___ Source text
The majority noted the Sixth District “jumped to constitutional questions” and that the Ohio Supreme Court’s precedent directs that “this court will not reach constitutional issues unless absolutely necessary.” The Court concluded that “because ODH had authority to revoke Capital Care’s license based on the failure to comply with the administrative rule requiring a written transfer agreement with a nearby hospital, it is not necessary to reach those constitutional issues.”

Dissent Asserts Laws Unconstitutional

In a dissent, Chief Justice O’Connor noted that ODH’s revocation order stated the order was “in accordance with R.C. 3702.32, R.C. 3702.303(A), R.C. Chapter 119, and OAC 3701-83-19(E).” She maintained the majority was mistaken to resolve the case based only on the rule.

“By the time ODH issued its order revoking Capital Care’s license in June 2014, the clinic had obtained a written transfer agreement that ODH’s director rejected for failure to conform to the statute, not for failure to comply with the rule. Thus, the majority must consider the validity of the statutory scheme,” the dissent stated.

Reaching the merits of Capital Care’s challenge to the statutory provisions, the dissent concluded the new requirements were unconstitutional for different reasons.

The dissent concluded “there can be no successful argument that the written-transfer-agreement provisions have a nexus to the biennial budget.” Accordingly, the provisions could not withstand a challenge under the one-subject rule. The dissent noted the goal of the single-subject rule adopted in the 1851 version of the Ohio Constitution was to prevent unrelated “riders,” especially on controversial topics, from being included in unrelated bills as an attempt to secure enough votes for the provisions. The chief justice maintained nothing “about the challenged provisions is germane to the budget bill” in which they were passed.

The dissent also found that, under the U.S. Supreme Court’s Whole Woman’s Health decision, the transfer agreement statutes placed an undue burden on a woman’s ability to access abortion services.
______
▶ [Exercise objective] Could you copy out the full passage on the Ohio Supreme Court's Capital Care license decision, word for word?
___ Data for review
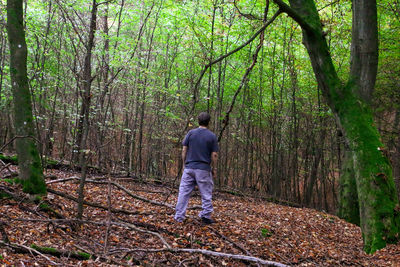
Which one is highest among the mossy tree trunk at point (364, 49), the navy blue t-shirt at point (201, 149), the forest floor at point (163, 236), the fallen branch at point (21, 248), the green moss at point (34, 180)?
the mossy tree trunk at point (364, 49)

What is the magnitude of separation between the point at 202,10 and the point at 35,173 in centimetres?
839

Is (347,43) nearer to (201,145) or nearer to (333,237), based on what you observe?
(333,237)

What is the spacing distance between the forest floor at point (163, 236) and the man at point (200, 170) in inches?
9.1

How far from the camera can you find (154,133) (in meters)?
12.9

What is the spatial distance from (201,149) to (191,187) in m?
0.67

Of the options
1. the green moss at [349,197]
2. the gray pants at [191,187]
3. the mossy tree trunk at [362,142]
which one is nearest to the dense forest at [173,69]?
the green moss at [349,197]

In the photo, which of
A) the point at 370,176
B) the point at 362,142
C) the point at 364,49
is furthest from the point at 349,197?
the point at 364,49

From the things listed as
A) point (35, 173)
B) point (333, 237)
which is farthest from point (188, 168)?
point (333, 237)

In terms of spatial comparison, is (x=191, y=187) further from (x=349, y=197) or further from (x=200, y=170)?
(x=349, y=197)

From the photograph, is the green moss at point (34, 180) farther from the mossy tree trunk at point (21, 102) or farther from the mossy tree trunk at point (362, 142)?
the mossy tree trunk at point (362, 142)

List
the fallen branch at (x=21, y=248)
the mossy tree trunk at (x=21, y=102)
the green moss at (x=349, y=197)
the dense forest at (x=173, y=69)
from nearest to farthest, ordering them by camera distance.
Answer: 1. the fallen branch at (x=21, y=248)
2. the mossy tree trunk at (x=21, y=102)
3. the green moss at (x=349, y=197)
4. the dense forest at (x=173, y=69)

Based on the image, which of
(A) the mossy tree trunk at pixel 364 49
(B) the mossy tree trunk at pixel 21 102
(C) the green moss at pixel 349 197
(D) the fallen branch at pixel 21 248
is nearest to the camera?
(D) the fallen branch at pixel 21 248

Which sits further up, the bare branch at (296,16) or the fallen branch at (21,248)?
the bare branch at (296,16)

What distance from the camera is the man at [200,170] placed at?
16.0ft
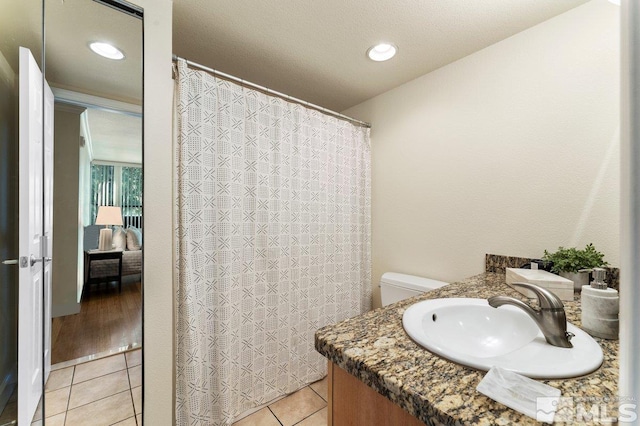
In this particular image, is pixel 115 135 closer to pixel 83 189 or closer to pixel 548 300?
pixel 83 189

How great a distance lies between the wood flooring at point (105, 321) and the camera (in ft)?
3.85

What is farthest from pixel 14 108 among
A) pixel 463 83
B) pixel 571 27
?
pixel 571 27

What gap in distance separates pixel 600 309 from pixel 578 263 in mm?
584

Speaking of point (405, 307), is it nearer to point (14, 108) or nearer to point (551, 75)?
point (551, 75)

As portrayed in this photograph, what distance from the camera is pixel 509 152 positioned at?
1565mm

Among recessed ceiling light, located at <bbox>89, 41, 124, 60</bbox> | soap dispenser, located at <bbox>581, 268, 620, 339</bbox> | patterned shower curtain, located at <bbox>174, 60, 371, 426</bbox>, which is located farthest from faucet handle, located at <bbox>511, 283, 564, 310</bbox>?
recessed ceiling light, located at <bbox>89, 41, 124, 60</bbox>

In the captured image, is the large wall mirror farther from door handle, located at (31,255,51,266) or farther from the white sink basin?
the white sink basin

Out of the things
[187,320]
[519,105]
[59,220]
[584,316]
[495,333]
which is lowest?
[187,320]

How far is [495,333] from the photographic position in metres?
0.93

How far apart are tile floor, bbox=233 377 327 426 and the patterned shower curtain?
0.06 m

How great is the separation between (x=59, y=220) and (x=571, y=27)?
2.58 metres

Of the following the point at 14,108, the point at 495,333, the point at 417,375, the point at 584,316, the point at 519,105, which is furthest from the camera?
the point at 519,105

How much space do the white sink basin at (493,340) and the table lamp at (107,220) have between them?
1.28m

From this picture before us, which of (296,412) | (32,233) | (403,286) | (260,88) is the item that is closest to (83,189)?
(32,233)
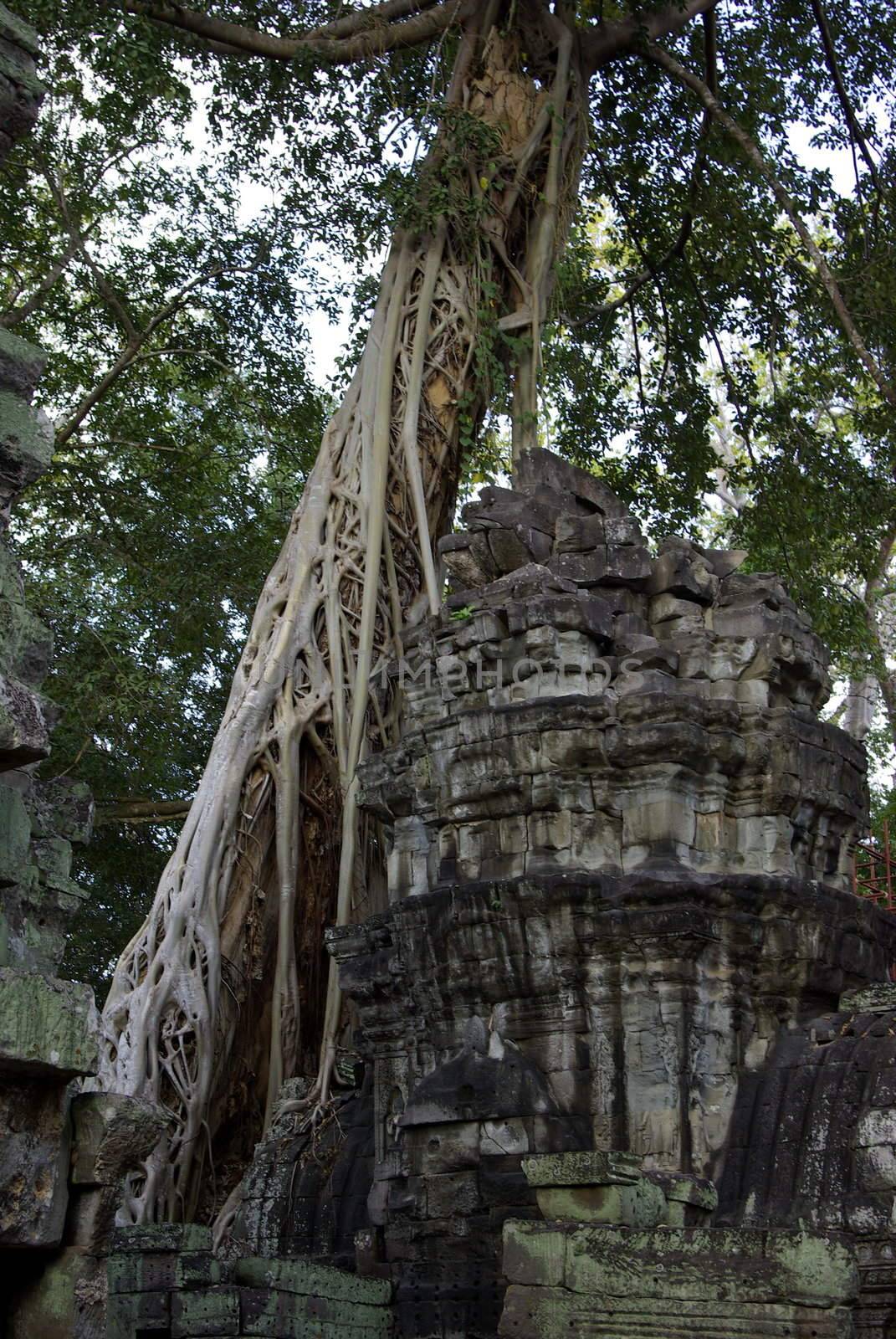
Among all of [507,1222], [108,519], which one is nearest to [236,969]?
[507,1222]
______
▶ [Result of the exercise]
The majority noted the Sixth District “jumped to constitutional questions” and that the Ohio Supreme Court’s precedent directs that “this court will not reach constitutional issues unless absolutely necessary.” The Court concluded that “because ODH had authority to revoke Capital Care’s license based on the failure to comply with the administrative rule requiring a written transfer agreement with a nearby hospital, it is not necessary to reach those constitutional issues.”

Dissent Asserts Laws Unconstitutional

In a dissent, Chief Justice O’Connor noted that ODH’s revocation order stated the order was “in accordance with R.C. 3702.32, R.C. 3702.303(A), R.C. Chapter 119, and OAC 3701-83-19(E).” She maintained the majority was mistaken to resolve the case based only on the rule.

“By the time ODH issued its order revoking Capital Care’s license in June 2014, the clinic had obtained a written transfer agreement that ODH’s director rejected for failure to conform to the statute, not for failure to comply with the rule. Thus, the majority must consider the validity of the statutory scheme,” the dissent stated.

Reaching the merits of Capital Care’s challenge to the statutory provisions, the dissent concluded the new requirements were unconstitutional for different reasons.

The dissent concluded “there can be no successful argument that the written-transfer-agreement provisions have a nexus to the biennial budget.” Accordingly, the provisions could not withstand a challenge under the one-subject rule. The dissent noted the goal of the single-subject rule adopted in the 1851 version of the Ohio Constitution was to prevent unrelated “riders,” especially on controversial topics, from being included in unrelated bills as an attempt to secure enough votes for the provisions. The chief justice maintained nothing “about the challenged provisions is germane to the budget bill” in which they were passed.

The dissent also found that, under the U.S. Supreme Court’s Whole Woman’s Health decision, the transfer agreement statutes placed an undue burden on a woman’s ability to access abortion services.